Equations (6) and (7) imply the decrease of the total energy and the total mass conservation of each component, respectively.

3 Proposed Numerical Scheme for a Ternary CH System

In a previous study [14], the authors introduced a Lagrange multiplier-type auxiliary variable \(q\). This new variable is used to replace the polynomial in a nonlinear term. For example, the nonlinear term of a binary CH model is \(F(\phi ) = 0.25(\phi ^{2}-1)^{2}\). Let \(q = \phi ^{2}-1\), then the nonlinear term is modified to be \(F(q) = 0.25q^{2}\). In the ternary CH model, a nonlinear term is \(F(c_{k}) = 0.25c^{2}_{k}(c_{k}-1)^{2}\) and we define a Lagrange multiplier-type variable \(q_{k}\) as \(q_{k} = c_{k}(c_{k}-1)\), thus the double-well potential can be represented by \(F(q_{k}) = 0.25q^{2}_{k}\). Equations (4)–(5) can be rewritten as

$$\begin{aligned} \frac{\partial c_{k}}{\partial t} =& \Delta \mu _{k}, \end{aligned}$$

(8)

$$\begin{aligned} \mu _{k} =& -\epsilon ^{2} \Delta c_{k} + q_{k} c_{k} - \frac{1}{2} q_{k} + \beta ({\mathbf {c}}) , \end{aligned}$$

(9)

$$\begin{aligned} \frac{\partial q_{k}}{\partial t} =& \left ( 2c_{k} - 1 \right ) \frac{\partial c_{k}}{\partial t},~\mbox{for}~k = 1, 2, 3, \end{aligned}$$

(10)

where \(\beta ({\mathbf {c}}) = -c_{1}c_{2}c_{3}\). The original energy, Eq. (3) is recast to be the following form

$$\begin{aligned} \mathcal{E}({\mathbf {c}},{\mathbf {q}}) = \int _{\Omega } \left ( 0.25\sum \limits ^{3}_{k=1} q^{2}_{k} + \frac{\epsilon ^{2}}{2} \sum \limits ^{3}_{k=1} |\nabla c_{k}|^{2} \right ) \mathrm{d}{\mathbf {x}}, \end{aligned}$$

(11)

▸ **Information provided**
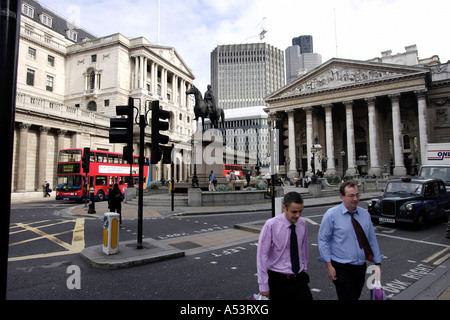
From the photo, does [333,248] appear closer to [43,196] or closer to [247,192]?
[247,192]

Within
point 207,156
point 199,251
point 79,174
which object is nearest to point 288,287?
point 199,251

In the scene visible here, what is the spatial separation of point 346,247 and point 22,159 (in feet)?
112

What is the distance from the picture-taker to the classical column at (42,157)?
98.1 ft

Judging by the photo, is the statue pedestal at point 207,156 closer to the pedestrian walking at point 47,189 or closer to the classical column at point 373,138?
the pedestrian walking at point 47,189

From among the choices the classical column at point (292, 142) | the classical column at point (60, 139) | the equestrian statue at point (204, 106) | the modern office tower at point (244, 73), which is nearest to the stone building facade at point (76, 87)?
the classical column at point (60, 139)

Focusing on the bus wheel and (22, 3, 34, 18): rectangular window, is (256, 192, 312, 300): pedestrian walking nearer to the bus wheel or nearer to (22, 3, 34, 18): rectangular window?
the bus wheel

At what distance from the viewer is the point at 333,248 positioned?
3311 millimetres

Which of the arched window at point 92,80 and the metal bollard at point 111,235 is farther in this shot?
the arched window at point 92,80

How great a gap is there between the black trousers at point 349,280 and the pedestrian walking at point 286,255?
0.50m

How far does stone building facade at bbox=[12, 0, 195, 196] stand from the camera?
2989 cm

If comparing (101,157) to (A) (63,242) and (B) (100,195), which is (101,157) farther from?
(A) (63,242)

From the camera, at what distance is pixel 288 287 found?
2834mm
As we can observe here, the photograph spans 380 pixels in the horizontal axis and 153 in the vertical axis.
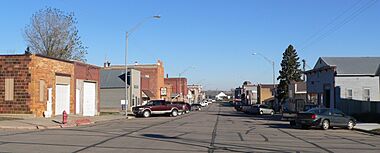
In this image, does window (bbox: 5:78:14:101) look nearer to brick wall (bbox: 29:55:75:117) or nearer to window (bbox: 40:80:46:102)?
brick wall (bbox: 29:55:75:117)

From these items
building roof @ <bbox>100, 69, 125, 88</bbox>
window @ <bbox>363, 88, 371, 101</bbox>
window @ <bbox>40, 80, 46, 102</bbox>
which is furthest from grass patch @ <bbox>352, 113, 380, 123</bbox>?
building roof @ <bbox>100, 69, 125, 88</bbox>

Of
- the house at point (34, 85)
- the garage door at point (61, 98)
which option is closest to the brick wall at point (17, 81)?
the house at point (34, 85)

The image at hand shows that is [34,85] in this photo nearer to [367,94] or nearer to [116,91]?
[367,94]

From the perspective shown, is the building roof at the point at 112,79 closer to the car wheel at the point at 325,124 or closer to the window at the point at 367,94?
the window at the point at 367,94

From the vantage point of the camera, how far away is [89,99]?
50156 mm

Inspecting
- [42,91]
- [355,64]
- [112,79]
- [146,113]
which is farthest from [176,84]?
[42,91]

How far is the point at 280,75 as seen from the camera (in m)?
87.2

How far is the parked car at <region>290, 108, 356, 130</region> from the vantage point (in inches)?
1225

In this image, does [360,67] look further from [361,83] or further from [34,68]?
[34,68]

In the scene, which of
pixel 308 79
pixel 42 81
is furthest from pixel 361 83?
pixel 42 81

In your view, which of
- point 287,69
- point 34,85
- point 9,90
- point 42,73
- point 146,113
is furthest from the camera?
point 287,69

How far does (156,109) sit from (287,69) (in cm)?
4042

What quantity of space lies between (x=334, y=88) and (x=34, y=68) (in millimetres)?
30161

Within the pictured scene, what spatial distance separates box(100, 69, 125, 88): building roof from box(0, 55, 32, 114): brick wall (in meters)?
34.1
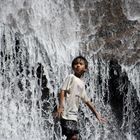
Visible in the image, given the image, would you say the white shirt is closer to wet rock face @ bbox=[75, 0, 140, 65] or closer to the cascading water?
the cascading water

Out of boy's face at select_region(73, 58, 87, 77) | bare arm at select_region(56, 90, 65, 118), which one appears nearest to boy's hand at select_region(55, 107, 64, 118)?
bare arm at select_region(56, 90, 65, 118)

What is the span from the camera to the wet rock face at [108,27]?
10.2 m

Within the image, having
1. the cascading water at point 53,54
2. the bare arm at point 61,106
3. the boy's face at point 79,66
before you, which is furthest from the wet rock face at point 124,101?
the bare arm at point 61,106

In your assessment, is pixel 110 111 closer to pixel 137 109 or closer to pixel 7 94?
pixel 137 109

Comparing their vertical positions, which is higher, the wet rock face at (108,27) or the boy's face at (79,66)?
the wet rock face at (108,27)

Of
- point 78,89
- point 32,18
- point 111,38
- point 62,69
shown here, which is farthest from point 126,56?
point 78,89

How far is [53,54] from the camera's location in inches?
413

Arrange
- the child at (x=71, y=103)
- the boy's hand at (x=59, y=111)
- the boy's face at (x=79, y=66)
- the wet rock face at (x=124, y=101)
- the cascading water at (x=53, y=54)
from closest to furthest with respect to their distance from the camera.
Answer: the boy's hand at (x=59, y=111) < the child at (x=71, y=103) < the boy's face at (x=79, y=66) < the cascading water at (x=53, y=54) < the wet rock face at (x=124, y=101)

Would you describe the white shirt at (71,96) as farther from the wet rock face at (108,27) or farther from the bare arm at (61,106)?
the wet rock face at (108,27)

▸ **Directions**
**a.** List every equation number that the passage on the ternary CH scheme assigns to a displayed equation.
**b.** In the passage on the ternary CH scheme, how is the Lagrange multiplier-type variable q_k defined for the ternary model?
The items that accompany this excerpt have no connection to the passage on the ternary CH scheme.

▸ **Outputs by task**
**a.** (8), (9), (10), (11)

**b.** It is defined as q_k = c_k(c_k − 1).